TASK GOAL: Can you copy the part of the entries that opens with the line containing "Which is farthest from the scaffolding" and runs through the end of the entries, substituting "cylindrical tank" for "large round tank" and changing nothing else?

DATA FOR THIS EXERCISE:
%%
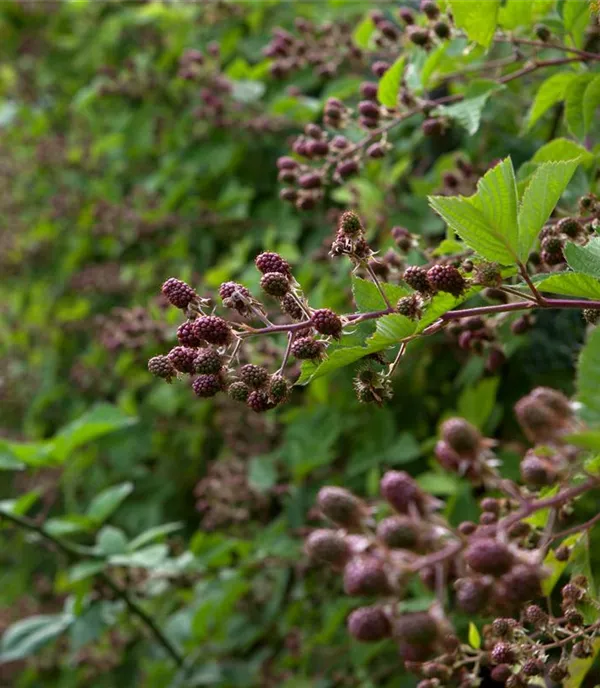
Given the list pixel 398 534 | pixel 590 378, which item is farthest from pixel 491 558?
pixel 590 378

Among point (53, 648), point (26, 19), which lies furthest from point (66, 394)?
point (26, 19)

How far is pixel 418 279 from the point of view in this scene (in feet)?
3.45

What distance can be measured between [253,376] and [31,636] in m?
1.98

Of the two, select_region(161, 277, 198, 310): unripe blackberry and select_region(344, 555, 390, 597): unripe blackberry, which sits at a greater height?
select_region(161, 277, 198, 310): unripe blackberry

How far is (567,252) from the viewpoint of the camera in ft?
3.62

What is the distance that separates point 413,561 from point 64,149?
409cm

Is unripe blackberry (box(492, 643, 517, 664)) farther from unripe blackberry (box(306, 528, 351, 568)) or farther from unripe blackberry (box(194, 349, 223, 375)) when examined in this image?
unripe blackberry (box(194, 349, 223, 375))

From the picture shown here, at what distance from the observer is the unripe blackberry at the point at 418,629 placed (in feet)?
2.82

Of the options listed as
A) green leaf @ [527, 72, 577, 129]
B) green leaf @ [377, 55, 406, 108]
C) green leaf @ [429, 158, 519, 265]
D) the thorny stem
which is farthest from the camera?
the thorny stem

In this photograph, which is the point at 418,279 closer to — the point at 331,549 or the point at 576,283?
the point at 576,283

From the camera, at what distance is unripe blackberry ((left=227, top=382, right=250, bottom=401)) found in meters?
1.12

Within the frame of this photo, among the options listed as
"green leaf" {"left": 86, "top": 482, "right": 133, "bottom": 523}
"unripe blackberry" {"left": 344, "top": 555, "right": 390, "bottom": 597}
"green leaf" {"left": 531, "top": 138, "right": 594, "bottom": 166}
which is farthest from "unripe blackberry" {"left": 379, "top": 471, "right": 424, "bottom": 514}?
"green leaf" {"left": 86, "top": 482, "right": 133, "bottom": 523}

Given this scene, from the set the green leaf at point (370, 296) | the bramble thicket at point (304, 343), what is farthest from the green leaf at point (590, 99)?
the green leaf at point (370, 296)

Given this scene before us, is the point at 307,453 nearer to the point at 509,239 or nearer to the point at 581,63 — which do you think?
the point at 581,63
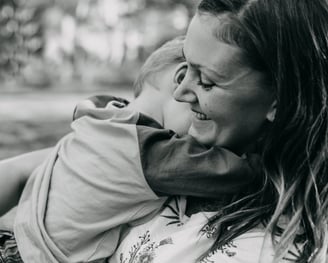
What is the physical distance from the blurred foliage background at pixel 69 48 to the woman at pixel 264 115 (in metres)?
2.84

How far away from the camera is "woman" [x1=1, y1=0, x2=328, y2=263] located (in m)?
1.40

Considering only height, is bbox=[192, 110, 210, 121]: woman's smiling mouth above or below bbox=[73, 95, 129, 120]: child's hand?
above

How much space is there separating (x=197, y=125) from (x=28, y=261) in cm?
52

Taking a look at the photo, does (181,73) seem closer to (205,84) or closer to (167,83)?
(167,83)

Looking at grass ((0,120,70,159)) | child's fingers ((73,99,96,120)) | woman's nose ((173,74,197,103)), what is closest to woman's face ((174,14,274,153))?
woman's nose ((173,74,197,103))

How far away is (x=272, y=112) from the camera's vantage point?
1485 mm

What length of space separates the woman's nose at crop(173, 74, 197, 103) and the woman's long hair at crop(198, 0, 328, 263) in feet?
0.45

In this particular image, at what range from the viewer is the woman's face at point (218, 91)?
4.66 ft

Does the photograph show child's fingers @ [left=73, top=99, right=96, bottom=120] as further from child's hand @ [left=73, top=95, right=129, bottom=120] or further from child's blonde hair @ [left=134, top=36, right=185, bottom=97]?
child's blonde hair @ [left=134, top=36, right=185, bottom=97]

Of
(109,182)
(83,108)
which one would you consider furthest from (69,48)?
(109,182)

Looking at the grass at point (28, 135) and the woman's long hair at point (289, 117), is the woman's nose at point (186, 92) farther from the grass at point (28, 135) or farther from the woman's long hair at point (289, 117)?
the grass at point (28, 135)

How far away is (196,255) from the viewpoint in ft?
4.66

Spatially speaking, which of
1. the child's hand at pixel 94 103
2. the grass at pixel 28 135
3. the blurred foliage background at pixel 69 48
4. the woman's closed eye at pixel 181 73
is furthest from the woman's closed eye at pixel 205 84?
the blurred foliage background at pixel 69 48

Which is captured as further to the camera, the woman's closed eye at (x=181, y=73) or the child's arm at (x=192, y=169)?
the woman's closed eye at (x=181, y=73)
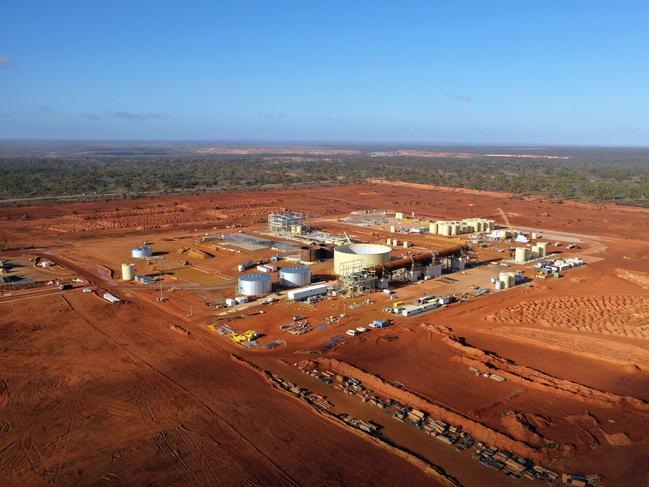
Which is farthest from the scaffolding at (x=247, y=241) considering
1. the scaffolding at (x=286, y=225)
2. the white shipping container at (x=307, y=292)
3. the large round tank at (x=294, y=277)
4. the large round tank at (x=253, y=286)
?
%%
SOLUTION FOR THIS PROBLEM:
Which is farthest from the scaffolding at (x=247, y=241) considering
1. the scaffolding at (x=286, y=225)
2. the white shipping container at (x=307, y=292)
3. the cylindrical tank at (x=294, y=277)
4. the cylindrical tank at (x=253, y=286)
?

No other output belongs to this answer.